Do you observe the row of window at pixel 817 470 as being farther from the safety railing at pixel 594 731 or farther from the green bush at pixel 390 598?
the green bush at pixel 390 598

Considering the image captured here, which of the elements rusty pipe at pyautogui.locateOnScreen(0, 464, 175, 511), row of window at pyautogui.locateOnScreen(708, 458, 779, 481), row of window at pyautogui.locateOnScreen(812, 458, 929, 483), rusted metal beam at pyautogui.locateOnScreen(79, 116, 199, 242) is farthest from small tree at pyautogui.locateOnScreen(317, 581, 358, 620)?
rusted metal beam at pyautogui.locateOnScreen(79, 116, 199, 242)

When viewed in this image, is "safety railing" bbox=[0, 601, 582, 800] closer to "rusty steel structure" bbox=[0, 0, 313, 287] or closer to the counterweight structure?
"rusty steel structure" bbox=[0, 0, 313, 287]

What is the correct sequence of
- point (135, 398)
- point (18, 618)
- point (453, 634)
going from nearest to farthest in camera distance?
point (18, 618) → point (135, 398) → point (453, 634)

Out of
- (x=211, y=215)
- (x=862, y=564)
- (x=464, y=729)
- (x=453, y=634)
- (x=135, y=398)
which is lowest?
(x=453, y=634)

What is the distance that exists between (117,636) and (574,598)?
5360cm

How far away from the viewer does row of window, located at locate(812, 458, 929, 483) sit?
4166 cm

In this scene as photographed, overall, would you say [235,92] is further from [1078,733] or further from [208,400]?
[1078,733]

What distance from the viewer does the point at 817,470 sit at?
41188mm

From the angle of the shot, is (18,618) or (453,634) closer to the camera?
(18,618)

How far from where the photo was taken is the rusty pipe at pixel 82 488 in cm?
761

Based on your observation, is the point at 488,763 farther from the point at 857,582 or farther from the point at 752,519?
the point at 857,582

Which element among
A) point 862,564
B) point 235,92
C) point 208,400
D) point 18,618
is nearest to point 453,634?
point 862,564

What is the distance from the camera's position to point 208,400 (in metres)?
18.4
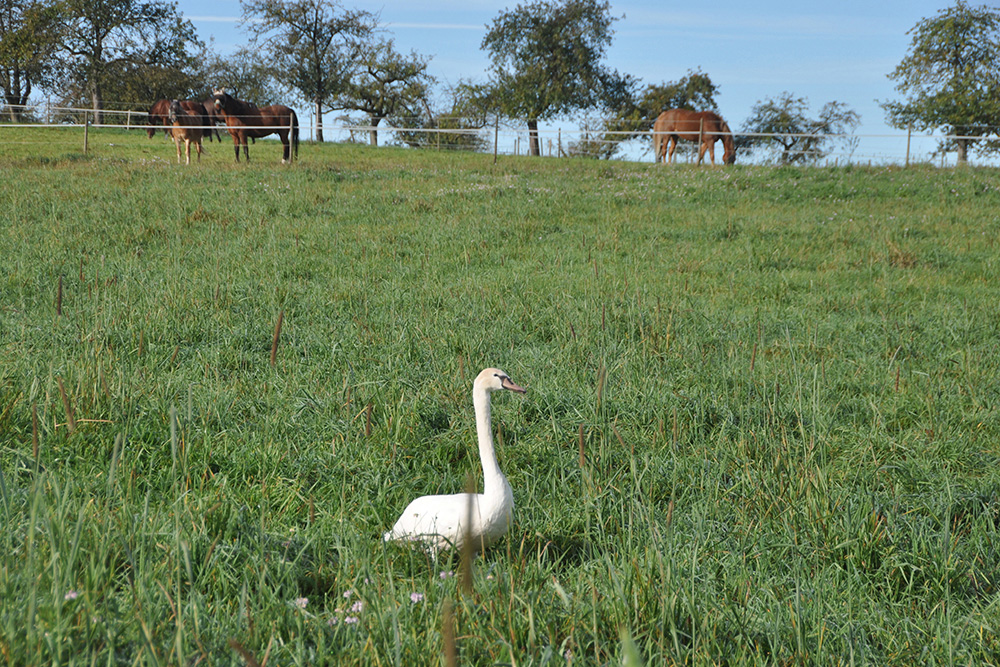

---

_BRIEF_
Edit the items above so that every "row of window" becomes "row of windows", with nothing else changed. Leave the pictures out of your answer.

_ANSWER TO THE TASK_
Do you observe the row of windows at pixel 817 470 as being farther from the safety railing at pixel 594 731 or farther from the green bush at pixel 390 598?
the green bush at pixel 390 598

Considering the image captured here, which of the elements rusty pipe at pyautogui.locateOnScreen(0, 464, 175, 511), row of windows at pyautogui.locateOnScreen(708, 458, 779, 481), row of windows at pyautogui.locateOnScreen(812, 458, 929, 483), rusted metal beam at pyautogui.locateOnScreen(79, 116, 199, 242) is farthest from small tree at pyautogui.locateOnScreen(317, 581, 358, 620)?
rusted metal beam at pyautogui.locateOnScreen(79, 116, 199, 242)

When viewed in this image, is "safety railing" bbox=[0, 601, 582, 800] closer to "rusty steel structure" bbox=[0, 0, 313, 287] or closer to the counterweight structure?
"rusty steel structure" bbox=[0, 0, 313, 287]

What is the correct sequence of
- point (135, 398)
- point (18, 618)
- point (453, 634)
going from nearest to farthest in camera distance?
point (18, 618) → point (135, 398) → point (453, 634)

Out of
- (x=211, y=215)
- (x=862, y=564)
- (x=464, y=729)
- (x=453, y=634)
- (x=135, y=398)
which is lowest?
(x=453, y=634)

What is the distance that exists between (117,636) and (574,598)?
5360cm

How far away from the viewer does row of windows, located at locate(812, 458, 929, 483) sit?
4166 cm

In this scene as photographed, overall, would you say [235,92] is further from [1078,733] or further from [208,400]?
[1078,733]

What distance from the viewer does the point at 817,470 sit at?
41188mm

From the angle of the shot, is (18,618) or (453,634) closer to the camera?
(18,618)

How far from where the photo was taken is the rusty pipe at pixel 82 488 in cm?
761

Based on your observation, is the point at 488,763 farther from the point at 857,582 or farther from the point at 752,519?
the point at 857,582

Which element among
A) point 862,564
B) point 235,92
C) point 208,400
D) point 18,618
is nearest to point 453,634?
point 862,564

What is the distance from the camera's position to point 208,400 (in metres)?
18.4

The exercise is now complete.